Provided passage:
────────────────────

A very important heuristic in Web search is to use anchor text, which is the
text describing a hyperlink. Intuitively, the anchor text reflects how a user
describes a page, thus it is likely similar to the query that the user would use
to retrieve the page. Thus a query term matching the anchor text associated with
a link pointing to a page provides good evidence that the page is relevant even if
the page itself may not match the query term. Experiments in TREC show that
rewarding matching titles and anchor text can improve search accuracy significantly.
Intuitively, the PageRank value of a web page is a count of inlinks to the page with consideration of
indirect inlinks pointing to the pages that point to the current page.
HITS computes two values for each page: authority score and hub score. The two assumptions made by HITS are:
(1) good hub pages point to many pages with high authority scores; (2) good authority pages are pointed to by many pages with
high hub scores. HITS uses a similar iterative algorithm to PageRank to compute these two scores for each page.
MapReduce is a general parallel programming framework invented by Google. It is based on the Google File System (which enables easy management of large files on a cluster with multiple machines), and allows a programmer to conveniently write a program that can be run on a cluster in parallel. Specifically, a programmer would write a MAP function and a REDUCE function to direct the MapReduce system how to process the data. A MAP function takes as input a (key, value) pair, and process it to generate a set of output (key,value) pairs. In general, the key in the output is different from the key in the input. All the output pairs generated from all the MAP functions would be collected and sorted so that all the values corresponding to the same key would be grouped together. They along with the key would be passed to a REDUCE function which further processes a key together with all the collected values for that key and generates another set of (key, value) pairs as the final output. As in the case of MAP, the key in the output can be different from the key in the input of a REDUCE function, though in cases of applications involving aggregation of counts, they can be the same. If you can finish Assignment 4 independently, then you would have known MapReduce sufficiently well.

────────────────────

Dataset entries:
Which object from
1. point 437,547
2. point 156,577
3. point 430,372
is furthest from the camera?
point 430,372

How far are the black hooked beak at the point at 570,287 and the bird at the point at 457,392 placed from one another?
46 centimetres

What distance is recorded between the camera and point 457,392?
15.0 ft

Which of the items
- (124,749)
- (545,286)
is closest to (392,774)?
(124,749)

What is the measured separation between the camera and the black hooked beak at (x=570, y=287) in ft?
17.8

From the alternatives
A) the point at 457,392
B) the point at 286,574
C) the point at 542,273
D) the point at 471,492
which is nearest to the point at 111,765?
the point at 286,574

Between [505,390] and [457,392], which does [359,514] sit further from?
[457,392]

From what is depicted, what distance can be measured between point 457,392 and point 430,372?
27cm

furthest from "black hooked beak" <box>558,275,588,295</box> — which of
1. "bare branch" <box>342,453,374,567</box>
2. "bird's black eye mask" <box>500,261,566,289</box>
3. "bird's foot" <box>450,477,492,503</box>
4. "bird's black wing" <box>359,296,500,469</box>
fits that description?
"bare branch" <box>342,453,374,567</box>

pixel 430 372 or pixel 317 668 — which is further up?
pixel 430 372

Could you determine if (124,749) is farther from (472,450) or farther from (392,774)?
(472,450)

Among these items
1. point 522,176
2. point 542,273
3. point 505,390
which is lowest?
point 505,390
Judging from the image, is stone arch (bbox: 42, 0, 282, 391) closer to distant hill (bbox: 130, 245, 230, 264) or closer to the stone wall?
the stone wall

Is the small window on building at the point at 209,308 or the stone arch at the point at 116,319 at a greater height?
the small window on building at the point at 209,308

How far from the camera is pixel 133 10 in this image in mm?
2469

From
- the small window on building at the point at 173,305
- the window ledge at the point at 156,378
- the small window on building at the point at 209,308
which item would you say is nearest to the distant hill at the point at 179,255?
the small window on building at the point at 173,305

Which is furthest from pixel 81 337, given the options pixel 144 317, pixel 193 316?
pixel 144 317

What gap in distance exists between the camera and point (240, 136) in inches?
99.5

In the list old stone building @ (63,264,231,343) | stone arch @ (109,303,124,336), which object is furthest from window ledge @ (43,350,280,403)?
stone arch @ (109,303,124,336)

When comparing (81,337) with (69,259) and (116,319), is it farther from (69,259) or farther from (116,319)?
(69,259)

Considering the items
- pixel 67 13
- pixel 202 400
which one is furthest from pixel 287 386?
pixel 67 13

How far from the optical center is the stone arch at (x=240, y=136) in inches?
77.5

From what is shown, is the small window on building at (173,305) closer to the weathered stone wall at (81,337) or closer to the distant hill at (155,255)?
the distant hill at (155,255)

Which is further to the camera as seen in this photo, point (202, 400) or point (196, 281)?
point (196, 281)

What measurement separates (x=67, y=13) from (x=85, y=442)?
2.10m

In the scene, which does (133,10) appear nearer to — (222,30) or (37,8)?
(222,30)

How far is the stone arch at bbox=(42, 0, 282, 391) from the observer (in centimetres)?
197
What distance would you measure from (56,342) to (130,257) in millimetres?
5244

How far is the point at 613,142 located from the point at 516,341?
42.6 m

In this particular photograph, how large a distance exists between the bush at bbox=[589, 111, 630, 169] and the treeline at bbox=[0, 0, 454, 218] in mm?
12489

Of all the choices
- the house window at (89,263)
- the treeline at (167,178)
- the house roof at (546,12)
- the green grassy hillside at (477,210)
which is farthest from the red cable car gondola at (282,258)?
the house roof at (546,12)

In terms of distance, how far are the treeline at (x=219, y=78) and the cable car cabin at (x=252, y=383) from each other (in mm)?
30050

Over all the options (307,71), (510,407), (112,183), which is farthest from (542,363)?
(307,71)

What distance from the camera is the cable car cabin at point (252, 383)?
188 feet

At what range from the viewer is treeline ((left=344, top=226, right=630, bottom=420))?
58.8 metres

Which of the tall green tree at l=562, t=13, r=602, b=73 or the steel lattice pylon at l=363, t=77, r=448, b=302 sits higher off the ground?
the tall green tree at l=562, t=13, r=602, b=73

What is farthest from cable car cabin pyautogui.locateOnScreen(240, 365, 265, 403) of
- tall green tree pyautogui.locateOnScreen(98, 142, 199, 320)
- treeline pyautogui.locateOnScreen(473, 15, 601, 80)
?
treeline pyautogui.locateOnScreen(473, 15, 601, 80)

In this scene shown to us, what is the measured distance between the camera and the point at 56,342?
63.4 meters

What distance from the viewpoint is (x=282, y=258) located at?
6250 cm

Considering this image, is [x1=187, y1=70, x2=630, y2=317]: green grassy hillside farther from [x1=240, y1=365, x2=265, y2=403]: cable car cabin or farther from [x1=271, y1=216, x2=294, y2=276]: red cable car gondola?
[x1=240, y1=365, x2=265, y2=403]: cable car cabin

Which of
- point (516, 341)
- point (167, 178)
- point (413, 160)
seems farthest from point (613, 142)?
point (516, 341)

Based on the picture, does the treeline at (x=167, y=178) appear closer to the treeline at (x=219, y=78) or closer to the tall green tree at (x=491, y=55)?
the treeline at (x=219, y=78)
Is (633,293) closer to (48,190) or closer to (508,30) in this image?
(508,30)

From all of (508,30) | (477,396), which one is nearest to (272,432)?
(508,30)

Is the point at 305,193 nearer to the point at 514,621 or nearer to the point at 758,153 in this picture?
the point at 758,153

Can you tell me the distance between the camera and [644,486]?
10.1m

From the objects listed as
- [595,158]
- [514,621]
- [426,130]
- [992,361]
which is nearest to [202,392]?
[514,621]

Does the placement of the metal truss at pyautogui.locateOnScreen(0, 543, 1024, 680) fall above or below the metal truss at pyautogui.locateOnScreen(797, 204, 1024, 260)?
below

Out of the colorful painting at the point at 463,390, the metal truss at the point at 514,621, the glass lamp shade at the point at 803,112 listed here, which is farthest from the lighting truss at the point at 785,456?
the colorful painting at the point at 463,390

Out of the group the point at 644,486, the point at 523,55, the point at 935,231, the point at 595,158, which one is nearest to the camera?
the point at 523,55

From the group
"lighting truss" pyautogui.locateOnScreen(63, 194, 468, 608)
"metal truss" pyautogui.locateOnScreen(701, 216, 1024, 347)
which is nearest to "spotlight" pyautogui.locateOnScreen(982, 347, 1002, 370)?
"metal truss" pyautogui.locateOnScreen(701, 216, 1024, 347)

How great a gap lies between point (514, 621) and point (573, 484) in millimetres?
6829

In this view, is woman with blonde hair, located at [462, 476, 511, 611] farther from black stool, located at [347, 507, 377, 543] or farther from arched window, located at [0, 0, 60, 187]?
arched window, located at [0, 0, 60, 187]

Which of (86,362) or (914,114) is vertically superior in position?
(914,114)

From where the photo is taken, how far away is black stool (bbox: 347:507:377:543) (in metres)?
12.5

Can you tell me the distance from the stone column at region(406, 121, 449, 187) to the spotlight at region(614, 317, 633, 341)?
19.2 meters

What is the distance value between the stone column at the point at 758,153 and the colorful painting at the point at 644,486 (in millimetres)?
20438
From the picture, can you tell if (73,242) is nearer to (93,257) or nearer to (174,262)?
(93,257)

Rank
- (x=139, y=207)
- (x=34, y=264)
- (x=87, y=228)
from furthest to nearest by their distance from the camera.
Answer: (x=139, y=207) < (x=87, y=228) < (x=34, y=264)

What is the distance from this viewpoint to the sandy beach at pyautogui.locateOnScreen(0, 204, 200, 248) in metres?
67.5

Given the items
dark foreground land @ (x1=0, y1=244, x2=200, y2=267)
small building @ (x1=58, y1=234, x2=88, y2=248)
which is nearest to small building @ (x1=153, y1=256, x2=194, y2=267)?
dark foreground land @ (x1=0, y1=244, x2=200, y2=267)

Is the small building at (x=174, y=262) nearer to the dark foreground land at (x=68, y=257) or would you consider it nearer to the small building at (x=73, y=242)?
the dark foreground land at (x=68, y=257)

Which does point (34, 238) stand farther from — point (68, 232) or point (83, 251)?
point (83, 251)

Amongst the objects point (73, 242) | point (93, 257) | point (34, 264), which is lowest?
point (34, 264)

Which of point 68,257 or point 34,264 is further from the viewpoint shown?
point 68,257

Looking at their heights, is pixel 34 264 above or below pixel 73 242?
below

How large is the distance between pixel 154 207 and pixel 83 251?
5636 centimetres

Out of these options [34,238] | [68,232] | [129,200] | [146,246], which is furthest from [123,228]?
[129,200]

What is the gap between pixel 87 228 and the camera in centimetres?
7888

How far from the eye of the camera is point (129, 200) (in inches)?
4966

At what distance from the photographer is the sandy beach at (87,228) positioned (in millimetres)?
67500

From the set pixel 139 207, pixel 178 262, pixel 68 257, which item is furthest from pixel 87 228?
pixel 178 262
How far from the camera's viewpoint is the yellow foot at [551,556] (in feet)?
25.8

────────────────────

Task objective:
Reproduce the passage above on anchor text, PageRank, HITS, and MapReduce word for word, from start to finish.

Exercise answer:
A very important heuristic in Web search is to use anchor text, which is the
text describing a hyperlink. Intuitively, the anchor text reflects how a user
describes a page, thus it is likely similar to the query that the user would use
to retrieve the page. Thus a query term matching the anchor text associated with
a link pointing to a page provides good evidence that the page is relevant even if
the page itself may not match the query term. Experiments in TREC show that
rewarding matching titles and anchor text can improve search accuracy significantly.
Intuitively, the PageRank value of a web page is a count of inlinks to the page with consideration of
indirect inlinks pointing to the pages that point to the current page.
HITS computes two values for each page: authority score and hub score. The two assumptions made by HITS are:
(1) good hub pages point to many pages with high authority scores; (2) good authority pages are pointed to by many pages with
high hub scores. HITS uses a similar iterative algorithm to PageRank to compute these two scores for each page.
MapReduce is a general parallel programming framework invented by Google. It is based on the Google File System (which enables easy management of large files on a cluster with multiple machines), and allows a programmer to conveniently write a program that can be run on a cluster in parallel. Specifically, a programmer would write a MAP function and a REDUCE function to direct the MapReduce system how to process the data. A MAP function takes as input a (key, value) pair, and process it to generate a set of output (key,value) pairs. In general, the key in the output is different from the key in the input. All the output pairs generated from all the MAP functions would be collected and sorted so that all the values corresponding to the same key would be grouped together. They along with the key would be passed to a REDUCE function which further processes a key together with all the collected values for that key and generates another set of (key, value) pairs as the final output. As in the case of MAP, the key in the output can be different from the key in the input of a REDUCE function, though in cases of applications involving aggregation of counts, they can be the same. If you can finish Assignment 4 independently, then you would have known MapReduce sufficiently well.